The question is do you have the discipline, desire, drive and patience to do the work, change your dietary habits and follow a program that by its own materials strongly advises that you possess a certain level of fitness prior to starting (see the fit test). If not there is a lower level entry program available to you that is priced same as the 'big daddy' that will get you to the point where you can shell out another c-note to buy it once your body achieves a particular level of fitness. 

A second question, or perhaps a follow up to the first, is how much of the program is in your usual area of operations. It has been my experience that the most difficult changes to make are those that are outside of our comfort zone, outside of how we already do business. 

I do not want you take this as discouraging the changes you want to make. As a matter of fact I applaud them. It takes courage to make these types of changes. I would however strongly caution against jumping into what appears to be a very intensive program. If you are not already prepared and in the mindset to take on that level of intensity the program itself sets you up to fail. And what fun is that?

Are there not any resources in your local world, or even here in the forums that can both guide and encourage you? What about on your department? 

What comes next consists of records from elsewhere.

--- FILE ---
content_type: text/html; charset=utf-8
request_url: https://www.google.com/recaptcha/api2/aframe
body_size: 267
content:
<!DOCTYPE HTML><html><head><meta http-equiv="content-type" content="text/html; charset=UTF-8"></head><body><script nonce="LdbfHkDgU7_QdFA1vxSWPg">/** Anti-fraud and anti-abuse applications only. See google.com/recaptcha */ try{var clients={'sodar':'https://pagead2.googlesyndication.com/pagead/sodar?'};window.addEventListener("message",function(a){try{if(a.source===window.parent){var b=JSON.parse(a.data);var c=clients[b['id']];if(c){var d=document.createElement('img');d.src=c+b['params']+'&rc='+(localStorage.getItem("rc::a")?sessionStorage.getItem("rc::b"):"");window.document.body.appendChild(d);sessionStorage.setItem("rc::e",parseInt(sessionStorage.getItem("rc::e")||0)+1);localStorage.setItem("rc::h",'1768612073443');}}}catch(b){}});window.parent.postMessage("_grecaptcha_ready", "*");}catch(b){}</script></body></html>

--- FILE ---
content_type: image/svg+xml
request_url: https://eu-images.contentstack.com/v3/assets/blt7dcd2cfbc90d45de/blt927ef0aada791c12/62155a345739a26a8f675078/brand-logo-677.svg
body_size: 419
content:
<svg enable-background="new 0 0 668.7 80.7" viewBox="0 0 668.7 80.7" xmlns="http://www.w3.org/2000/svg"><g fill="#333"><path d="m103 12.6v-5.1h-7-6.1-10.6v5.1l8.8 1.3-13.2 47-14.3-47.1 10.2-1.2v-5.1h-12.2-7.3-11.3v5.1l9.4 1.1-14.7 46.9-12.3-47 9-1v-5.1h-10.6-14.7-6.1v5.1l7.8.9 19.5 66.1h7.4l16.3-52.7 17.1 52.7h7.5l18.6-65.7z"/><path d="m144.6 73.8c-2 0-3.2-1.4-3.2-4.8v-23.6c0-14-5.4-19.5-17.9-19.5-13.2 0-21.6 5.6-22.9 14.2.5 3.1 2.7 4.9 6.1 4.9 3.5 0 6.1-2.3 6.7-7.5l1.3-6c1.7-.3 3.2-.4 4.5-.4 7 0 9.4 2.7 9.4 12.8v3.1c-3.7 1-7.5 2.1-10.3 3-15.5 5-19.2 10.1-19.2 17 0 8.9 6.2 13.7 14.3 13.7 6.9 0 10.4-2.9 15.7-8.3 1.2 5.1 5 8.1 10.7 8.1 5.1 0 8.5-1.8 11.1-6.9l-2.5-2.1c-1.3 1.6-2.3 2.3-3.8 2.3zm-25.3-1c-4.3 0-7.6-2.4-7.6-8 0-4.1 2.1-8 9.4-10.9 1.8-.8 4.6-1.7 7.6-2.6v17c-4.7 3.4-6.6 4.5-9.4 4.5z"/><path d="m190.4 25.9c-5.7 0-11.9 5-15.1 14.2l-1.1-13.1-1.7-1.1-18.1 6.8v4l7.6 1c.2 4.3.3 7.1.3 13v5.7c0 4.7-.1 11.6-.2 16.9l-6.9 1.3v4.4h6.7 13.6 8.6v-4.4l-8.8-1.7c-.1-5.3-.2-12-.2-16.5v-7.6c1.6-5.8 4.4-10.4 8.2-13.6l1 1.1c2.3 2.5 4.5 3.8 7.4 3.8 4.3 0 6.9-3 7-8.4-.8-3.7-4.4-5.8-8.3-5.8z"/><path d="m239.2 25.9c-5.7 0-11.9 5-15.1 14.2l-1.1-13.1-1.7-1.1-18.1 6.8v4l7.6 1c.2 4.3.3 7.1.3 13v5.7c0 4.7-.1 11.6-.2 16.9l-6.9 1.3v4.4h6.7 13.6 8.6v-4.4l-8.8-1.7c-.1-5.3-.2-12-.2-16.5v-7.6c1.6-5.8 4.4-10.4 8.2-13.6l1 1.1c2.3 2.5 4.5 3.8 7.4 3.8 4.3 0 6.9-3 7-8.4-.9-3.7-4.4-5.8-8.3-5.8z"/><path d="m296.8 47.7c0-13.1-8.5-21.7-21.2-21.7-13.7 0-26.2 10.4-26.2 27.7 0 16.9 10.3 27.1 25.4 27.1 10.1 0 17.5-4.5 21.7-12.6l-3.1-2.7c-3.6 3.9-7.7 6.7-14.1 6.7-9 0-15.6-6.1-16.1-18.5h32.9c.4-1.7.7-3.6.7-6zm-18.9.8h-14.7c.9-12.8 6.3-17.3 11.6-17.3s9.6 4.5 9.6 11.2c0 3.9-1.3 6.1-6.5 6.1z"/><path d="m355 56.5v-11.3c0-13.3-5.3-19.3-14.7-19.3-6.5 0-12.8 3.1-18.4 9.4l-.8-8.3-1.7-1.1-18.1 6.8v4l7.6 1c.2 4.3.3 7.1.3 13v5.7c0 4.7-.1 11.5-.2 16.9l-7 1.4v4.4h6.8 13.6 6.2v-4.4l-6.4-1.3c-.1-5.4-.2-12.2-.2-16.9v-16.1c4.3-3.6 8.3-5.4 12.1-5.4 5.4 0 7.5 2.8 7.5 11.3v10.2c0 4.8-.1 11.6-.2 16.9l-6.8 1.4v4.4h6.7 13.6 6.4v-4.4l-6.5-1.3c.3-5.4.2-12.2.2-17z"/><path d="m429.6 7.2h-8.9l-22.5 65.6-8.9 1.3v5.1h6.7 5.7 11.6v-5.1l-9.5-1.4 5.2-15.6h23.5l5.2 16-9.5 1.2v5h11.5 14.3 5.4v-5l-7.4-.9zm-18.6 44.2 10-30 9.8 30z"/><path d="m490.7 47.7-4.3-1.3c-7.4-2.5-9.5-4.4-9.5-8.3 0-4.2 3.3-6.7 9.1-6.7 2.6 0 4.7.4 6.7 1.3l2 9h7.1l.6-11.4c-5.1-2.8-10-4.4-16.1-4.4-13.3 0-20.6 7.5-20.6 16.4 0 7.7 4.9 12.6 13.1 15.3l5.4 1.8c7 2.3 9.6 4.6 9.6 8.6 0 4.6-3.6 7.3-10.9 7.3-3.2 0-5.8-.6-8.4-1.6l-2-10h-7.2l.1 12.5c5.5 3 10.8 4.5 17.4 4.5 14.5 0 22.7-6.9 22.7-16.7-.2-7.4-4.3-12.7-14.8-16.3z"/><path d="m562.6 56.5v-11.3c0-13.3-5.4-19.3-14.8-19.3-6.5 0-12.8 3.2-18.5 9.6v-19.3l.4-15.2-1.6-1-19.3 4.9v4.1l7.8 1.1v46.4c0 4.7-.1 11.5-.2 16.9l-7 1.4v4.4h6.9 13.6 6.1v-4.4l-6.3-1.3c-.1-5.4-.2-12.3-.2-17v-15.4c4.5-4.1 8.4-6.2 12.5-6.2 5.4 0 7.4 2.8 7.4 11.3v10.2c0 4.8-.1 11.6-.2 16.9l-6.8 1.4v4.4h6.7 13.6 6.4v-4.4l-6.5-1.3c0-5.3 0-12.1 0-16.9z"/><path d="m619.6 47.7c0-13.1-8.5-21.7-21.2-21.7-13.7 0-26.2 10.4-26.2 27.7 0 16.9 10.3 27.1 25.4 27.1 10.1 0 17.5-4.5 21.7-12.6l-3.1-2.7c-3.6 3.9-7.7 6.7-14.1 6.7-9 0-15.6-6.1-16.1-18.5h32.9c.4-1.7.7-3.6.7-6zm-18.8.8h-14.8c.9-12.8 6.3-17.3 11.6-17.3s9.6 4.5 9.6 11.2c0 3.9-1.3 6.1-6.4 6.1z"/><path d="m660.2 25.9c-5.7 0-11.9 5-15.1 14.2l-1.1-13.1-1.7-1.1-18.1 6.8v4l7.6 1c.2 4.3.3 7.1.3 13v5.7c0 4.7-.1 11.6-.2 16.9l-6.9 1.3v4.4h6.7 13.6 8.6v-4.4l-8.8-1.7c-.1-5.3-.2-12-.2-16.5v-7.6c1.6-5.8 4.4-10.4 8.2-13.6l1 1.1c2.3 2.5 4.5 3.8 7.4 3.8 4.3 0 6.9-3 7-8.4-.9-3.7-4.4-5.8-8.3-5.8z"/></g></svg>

I guess what I am saying is that most successes come from planning, patience, consistency and support. All of those things you can achieve without the super pimped out program. Small victories can happen everyday when you decide to make it a priority.

However if you are really interested in the program a buddy on my shift just ordered it last week for him and his wife. I will ask him how its going the next time I am on and will pass along the info.

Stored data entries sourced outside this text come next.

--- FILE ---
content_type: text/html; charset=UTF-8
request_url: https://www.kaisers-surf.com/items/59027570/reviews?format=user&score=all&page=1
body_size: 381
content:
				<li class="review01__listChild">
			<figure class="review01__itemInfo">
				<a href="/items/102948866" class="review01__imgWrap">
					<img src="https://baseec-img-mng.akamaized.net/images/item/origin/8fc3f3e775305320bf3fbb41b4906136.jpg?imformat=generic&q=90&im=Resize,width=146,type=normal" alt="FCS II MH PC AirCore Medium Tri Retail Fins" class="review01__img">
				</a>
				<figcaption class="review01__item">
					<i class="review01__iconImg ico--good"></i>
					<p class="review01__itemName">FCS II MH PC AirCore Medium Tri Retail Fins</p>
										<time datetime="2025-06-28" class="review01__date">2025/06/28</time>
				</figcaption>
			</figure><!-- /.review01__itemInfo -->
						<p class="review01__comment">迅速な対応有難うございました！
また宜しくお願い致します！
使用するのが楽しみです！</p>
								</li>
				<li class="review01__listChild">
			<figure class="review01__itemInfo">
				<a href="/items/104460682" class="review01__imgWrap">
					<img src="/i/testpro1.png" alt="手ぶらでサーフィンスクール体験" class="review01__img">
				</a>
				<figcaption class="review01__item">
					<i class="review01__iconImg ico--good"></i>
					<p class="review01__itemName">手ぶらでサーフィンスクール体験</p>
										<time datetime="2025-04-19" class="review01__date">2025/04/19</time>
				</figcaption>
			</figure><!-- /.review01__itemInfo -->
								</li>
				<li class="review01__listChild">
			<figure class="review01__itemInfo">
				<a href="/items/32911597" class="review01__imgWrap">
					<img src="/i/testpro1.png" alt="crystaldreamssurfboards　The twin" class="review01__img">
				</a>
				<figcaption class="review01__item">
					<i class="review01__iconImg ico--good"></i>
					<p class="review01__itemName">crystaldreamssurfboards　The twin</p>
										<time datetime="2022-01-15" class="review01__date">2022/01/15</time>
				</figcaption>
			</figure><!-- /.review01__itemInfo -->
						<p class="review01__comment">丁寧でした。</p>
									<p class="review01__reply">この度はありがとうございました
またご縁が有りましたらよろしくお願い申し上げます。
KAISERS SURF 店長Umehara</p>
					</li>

Good Luck, Be Safe, Be Healthy and above all Be Happy


----------



## el Murpharino (Feb 26, 2008)

lcope said:


> Does anyone here use P90X?  It's an exercise program (if you've seen the infomercial, you'll know what I'm talking about) that is supposed to really get you into shape.
> 
> Okay, I know the program itself doesn't get you into shape, you have to do that.  However, for someone like me that doesn't have time to go to the gym because of family, work, etc., it seems like a good motivator from what I can tell.
> 
> So, if you've used it, please let me know the results you have with it, good and bad.



My buddy used it with pretty good results.  But you have to stick to the diet pretty religiously...which isn't bad for the first week or so, but after that it gets a little bland.  I have done some of the workouts with him, and they're no joke.  They're pretty intense, and you can be done with each session within an hour, give or take 10 minutes.  It takes some dicipline, but if you're willing to go with it, it's pretty rewarding.


----------



## TKO (Mar 3, 2008)

el Murpharino said:


> My buddy used it with pretty good results.  But you have to stick to the diet pretty religiously...which isn't bad for the first week or so, but after that it gets a little bland.  I have done some of the workouts with him, and they're no joke.  They're pretty intense, and you can be done with each session within an hour, give or take 10 minutes.  It takes some dicipline, but if you're willing to go with it, it's pretty rewarding.

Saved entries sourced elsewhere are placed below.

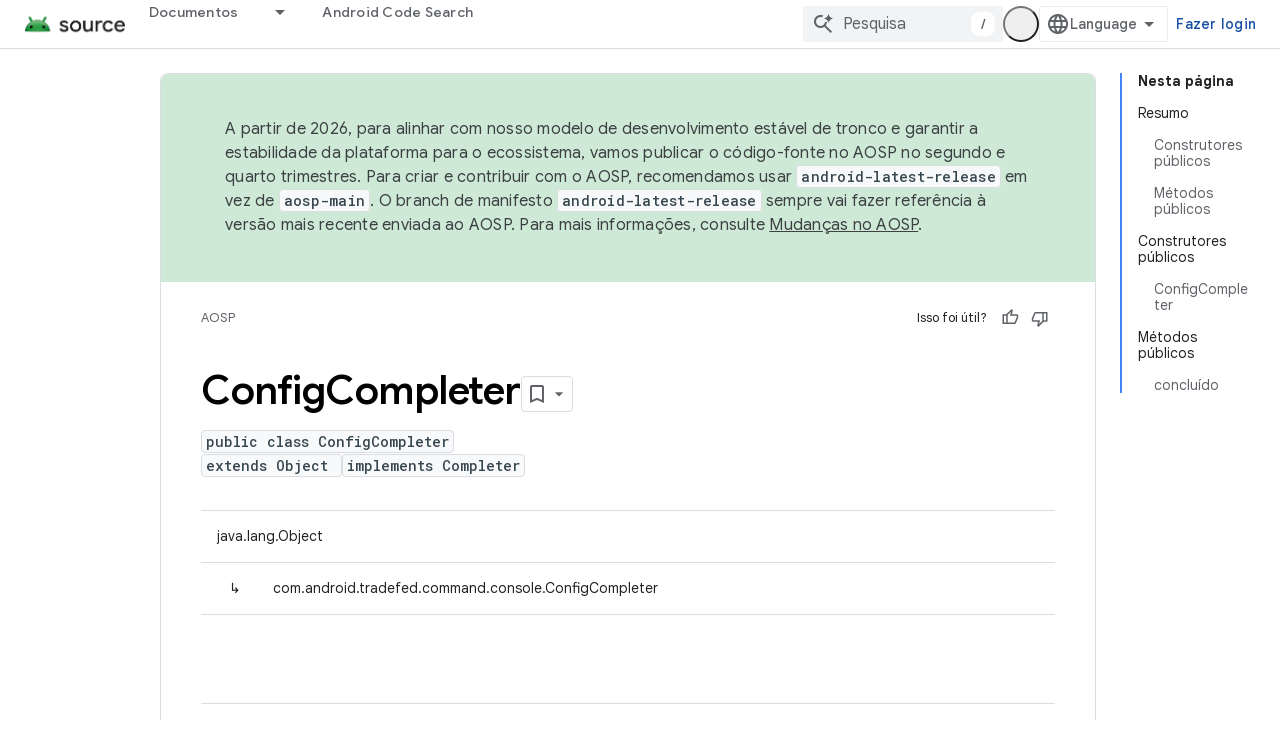

--- FILE ---
content_type: text/javascript
request_url: https://www.gstatic.com/devrel-devsite/prod/v3df8aae39978de8281d519c083a1ff09816fe422ab8f1bf9f8e360a62fb9949d/js/devsite_devsite_code_module__pt_br.js
body_size: -866
content:
(function(_ds){var window=this;try{customElements.define("devsite-code",_ds.SV)}catch(a){console.warn("devsite.app.customElement.DevsiteCode",a)};})(_ds_www);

I've heard high praise from his A-list celebrities (Halle Berry, etc.) but other than that, well, I don't know.

I have a program that I like called FitDay.  It tracks all my calories and daily details and helps me to make choices that follow the routine for the results I am looking for.  Look it up or PM me and I'll "tell" you more.


----------



## Matt G. (May 4, 2008)

I own it. 

Speaking personally from experience . . .

The workouts are excruciating if you are not in shape. They will get you good results in 90 days if you remain consistent along with a good diet.

BELIEVE ME.

they recently made P90X*+* , which has even more intense workouts that P90X


----------



## seshan (Jun 1, 2008)

i think it just gets you more active in using muscles you are not used to using.


----------



## mikeylikesit (Jun 4, 2008)

I heard it is ok, but go to youtube for the seven minute workout. i used it, it worked for me.


----------



## EMTSteve (Jul 20, 2008)

I did the P90X.. I think its a good work out. It gets your heart going and you sweat. 
I diched it simply because It hurt my calfs and knees.
Maybe if I stuck with it longer... but it just seemed to work the f*** out of your calfs.

Diet is a huge part of being fit. 

I stick with working out in the gym at the station. I do have a 24 hour fitness membership, but I dont like being looked at while I work out.


----------



## Ryan6966 (Jul 24, 2008)

agree with the other posters, it will work if your diet is good.
i recomend crossfit, really good FREE workouts on their website.


----------